> _GIVEN RECORDS_:
────────

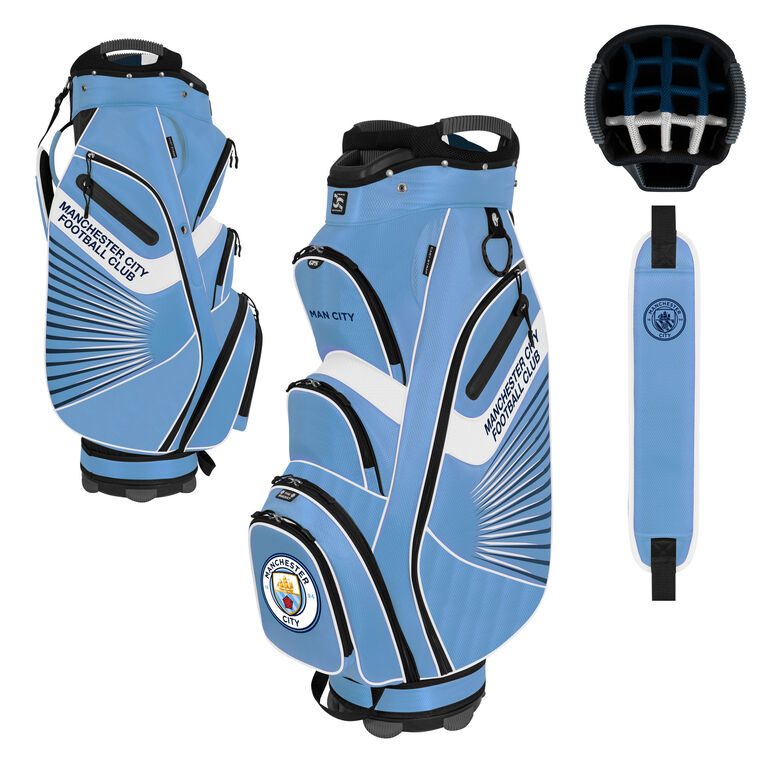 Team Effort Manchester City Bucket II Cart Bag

────────

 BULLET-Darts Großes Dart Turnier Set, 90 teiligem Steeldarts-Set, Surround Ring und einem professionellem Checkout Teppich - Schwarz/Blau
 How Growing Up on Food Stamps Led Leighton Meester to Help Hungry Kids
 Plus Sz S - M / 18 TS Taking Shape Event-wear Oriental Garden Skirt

────────

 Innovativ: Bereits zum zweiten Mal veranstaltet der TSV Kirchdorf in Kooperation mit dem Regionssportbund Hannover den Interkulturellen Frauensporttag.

────────

> _WHAT IS BEING ASKED_: Which lines above run from the one containing "BULLET-Darts Großes Dart" down to the one containing "Plus Sz S - M"? Repeat exactly those, both ends included, and nothing else.

> _RESULT OF THIS EXERCISE_:
 BULLET-Darts Großes Dart Turnier Set, 90 teiligem Steeldarts-Set, Surround Ring und einem professionellem Checkout Teppich - Schwarz/Blau
 How Growing Up on Food Stamps Led Leighton Meester to Help Hungry Kids
 Plus Sz S - M / 18 TS Taking Shape Event-wear Oriental Garden Skirt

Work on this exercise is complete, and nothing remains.